**TASK INPUTS**
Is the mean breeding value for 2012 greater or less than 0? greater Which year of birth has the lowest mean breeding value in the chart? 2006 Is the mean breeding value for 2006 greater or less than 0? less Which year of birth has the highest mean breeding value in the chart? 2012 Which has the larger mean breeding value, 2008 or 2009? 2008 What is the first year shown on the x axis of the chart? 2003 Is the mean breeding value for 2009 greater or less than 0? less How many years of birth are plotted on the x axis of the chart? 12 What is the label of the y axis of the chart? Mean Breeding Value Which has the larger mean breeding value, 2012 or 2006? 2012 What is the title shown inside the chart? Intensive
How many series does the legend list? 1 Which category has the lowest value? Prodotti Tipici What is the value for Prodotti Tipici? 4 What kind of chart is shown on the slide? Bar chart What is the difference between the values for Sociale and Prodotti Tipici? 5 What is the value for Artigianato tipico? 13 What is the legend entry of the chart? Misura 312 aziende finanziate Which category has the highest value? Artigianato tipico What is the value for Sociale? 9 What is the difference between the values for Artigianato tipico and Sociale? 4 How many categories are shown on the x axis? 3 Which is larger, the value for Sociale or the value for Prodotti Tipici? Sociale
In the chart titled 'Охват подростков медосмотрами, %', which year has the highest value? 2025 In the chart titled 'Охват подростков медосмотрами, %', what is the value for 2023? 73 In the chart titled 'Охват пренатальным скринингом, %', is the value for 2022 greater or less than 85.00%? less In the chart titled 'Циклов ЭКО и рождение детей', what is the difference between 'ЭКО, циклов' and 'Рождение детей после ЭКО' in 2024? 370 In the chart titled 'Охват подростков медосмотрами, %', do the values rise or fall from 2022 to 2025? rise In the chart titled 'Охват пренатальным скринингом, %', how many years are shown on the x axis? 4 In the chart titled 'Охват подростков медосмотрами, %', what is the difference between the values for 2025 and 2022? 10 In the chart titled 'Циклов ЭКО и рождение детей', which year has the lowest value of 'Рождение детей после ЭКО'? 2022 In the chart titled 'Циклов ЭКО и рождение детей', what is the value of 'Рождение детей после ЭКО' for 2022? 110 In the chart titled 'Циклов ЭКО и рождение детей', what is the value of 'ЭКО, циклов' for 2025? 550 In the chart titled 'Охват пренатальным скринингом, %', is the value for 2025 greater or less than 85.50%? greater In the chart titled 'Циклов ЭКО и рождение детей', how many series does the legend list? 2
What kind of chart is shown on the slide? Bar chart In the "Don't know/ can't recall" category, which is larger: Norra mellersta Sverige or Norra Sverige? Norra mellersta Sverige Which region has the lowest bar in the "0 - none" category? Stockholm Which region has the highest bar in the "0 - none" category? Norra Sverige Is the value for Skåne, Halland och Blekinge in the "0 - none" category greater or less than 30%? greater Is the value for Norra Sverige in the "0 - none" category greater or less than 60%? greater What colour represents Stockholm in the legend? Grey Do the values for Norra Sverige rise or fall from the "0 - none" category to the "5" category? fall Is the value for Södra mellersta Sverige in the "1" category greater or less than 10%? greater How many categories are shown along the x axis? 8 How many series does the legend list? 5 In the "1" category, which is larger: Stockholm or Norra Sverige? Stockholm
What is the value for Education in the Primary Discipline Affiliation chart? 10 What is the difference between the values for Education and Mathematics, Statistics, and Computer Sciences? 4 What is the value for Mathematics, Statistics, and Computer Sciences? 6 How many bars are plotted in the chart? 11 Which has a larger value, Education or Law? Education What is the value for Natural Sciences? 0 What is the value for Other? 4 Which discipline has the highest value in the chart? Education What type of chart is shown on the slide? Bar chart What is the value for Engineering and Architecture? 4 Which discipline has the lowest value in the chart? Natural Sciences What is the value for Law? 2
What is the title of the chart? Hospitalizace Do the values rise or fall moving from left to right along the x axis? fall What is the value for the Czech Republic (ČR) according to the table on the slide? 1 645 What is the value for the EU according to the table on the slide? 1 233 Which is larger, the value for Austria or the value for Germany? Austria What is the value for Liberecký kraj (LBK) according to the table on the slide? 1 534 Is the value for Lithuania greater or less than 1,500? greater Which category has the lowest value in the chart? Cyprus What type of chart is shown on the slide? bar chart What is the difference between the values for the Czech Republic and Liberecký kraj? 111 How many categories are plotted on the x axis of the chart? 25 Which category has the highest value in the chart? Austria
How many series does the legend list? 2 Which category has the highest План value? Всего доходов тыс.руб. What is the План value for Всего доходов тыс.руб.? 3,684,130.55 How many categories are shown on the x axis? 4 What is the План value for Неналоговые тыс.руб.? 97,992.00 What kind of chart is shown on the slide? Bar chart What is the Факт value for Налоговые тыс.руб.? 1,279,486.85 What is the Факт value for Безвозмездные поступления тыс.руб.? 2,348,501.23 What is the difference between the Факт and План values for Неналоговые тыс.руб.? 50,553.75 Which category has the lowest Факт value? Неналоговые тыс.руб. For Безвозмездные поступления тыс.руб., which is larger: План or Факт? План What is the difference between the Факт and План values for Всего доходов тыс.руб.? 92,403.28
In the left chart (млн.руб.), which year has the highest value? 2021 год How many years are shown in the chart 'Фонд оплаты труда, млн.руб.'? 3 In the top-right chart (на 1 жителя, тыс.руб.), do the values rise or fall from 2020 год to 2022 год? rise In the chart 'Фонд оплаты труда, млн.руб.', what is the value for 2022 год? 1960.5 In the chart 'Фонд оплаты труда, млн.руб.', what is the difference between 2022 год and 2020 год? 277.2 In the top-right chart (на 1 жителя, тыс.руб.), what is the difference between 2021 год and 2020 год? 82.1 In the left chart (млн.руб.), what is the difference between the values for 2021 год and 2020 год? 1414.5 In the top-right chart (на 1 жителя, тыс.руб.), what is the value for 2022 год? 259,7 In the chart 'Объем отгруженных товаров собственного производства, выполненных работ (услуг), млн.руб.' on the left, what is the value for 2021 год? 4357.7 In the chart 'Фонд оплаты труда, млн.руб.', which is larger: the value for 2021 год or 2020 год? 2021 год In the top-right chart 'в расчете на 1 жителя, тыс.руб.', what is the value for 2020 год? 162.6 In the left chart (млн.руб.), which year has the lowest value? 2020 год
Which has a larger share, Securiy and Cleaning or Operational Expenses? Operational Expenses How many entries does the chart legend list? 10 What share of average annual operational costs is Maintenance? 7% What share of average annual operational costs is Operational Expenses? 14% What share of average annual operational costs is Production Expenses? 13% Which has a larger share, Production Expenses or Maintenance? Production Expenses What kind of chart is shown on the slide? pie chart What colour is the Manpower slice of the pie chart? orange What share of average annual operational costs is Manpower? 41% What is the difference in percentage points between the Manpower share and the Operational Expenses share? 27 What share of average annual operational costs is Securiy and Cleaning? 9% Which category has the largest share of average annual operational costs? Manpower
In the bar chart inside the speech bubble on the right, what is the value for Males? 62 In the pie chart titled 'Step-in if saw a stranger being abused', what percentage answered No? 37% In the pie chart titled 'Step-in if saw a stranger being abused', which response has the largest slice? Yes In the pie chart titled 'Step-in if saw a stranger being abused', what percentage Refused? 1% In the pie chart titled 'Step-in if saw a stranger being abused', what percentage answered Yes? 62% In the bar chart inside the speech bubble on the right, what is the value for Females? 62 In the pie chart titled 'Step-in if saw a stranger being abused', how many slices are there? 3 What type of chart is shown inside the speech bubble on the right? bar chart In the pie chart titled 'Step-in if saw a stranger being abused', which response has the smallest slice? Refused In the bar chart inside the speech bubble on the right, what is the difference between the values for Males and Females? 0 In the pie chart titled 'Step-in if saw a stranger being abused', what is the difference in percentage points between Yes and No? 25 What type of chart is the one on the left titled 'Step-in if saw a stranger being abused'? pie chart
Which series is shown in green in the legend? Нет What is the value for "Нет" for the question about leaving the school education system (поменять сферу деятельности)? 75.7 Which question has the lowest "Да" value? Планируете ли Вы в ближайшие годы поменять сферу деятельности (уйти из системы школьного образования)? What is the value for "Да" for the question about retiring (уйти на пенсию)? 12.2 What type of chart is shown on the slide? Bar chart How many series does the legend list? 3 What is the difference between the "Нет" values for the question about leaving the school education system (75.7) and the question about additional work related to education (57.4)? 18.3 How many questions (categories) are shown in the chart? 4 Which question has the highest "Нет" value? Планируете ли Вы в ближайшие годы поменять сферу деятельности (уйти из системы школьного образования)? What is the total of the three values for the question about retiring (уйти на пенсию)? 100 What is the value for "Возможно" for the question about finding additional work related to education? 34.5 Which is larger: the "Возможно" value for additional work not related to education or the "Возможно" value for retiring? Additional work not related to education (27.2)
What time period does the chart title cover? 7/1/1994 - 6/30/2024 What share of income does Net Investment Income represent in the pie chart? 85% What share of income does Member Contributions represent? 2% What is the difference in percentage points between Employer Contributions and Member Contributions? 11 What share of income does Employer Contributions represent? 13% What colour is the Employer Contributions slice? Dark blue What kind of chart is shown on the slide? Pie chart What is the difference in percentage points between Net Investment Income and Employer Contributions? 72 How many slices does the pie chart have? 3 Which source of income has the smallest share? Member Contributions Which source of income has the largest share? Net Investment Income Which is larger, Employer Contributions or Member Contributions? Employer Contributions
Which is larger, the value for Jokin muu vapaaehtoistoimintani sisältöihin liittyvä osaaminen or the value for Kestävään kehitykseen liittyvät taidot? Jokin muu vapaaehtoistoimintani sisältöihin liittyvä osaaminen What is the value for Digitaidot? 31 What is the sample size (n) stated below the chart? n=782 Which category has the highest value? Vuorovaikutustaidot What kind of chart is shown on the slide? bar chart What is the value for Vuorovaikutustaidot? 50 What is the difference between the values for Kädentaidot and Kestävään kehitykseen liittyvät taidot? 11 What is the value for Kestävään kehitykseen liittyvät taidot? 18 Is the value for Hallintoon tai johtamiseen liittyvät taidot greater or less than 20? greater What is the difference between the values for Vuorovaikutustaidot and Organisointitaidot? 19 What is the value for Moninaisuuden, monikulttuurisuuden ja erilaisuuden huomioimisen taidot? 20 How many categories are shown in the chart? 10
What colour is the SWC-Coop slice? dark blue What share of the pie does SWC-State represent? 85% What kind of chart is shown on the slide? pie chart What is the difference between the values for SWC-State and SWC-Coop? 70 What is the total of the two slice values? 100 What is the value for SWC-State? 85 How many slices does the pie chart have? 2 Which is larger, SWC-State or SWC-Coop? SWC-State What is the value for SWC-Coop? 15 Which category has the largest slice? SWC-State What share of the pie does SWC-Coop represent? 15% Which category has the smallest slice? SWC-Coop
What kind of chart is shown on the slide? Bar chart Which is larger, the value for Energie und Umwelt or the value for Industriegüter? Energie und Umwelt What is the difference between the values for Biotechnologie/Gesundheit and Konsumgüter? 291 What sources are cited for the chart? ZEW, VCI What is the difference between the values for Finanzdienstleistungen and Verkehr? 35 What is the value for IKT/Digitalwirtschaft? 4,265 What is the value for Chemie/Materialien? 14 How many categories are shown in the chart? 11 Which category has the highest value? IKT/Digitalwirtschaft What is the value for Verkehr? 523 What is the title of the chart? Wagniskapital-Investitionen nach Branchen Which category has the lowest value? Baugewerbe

**TASK ITEM**
Copy out again, word for word, everything from the start of the data down to the line that contains "How many series does the legend list? 1", including that line.

**FINISHED TASK**
Is the mean breeding value for 2012 greater or less than 0? greater Which year of birth has the lowest mean breeding value in the chart? 2006 Is the mean breeding value for 2006 greater or less than 0? less Which year of birth has the highest mean breeding value in the chart? 2012 Which has the larger mean breeding value, 2008 or 2009? 2008 What is the first year shown on the x axis of the chart? 2003 Is the mean breeding value for 2009 greater or less than 0? less How many years of birth are plotted on the x axis of the chart? 12 What is the label of the y axis of the chart? Mean Breeding Value Which has the larger mean breeding value, 2012 or 2006? 2012 What is the title shown inside the chart? Intensive
How many series does the legend list? 1 Which category has the lowest value? Prodotti Tipici What is the value for Prodotti Tipici? 4 What kind of chart is shown on the slide? Bar chart What is the difference between the values for Sociale and Prodotti Tipici? 5 What is the value for Artigianato tipico? 13 What is the legend entry of the chart? Misura 312 aziende finanziate Which category has the highest value? Artigianato tipico What is the value for Sociale? 9 What is the difference between the values for Artigianato tipico and Sociale? 4 How many categories are shown on the x axis? 3 Which is larger, the value for Sociale or the value for Prodotti Tipici? Sociale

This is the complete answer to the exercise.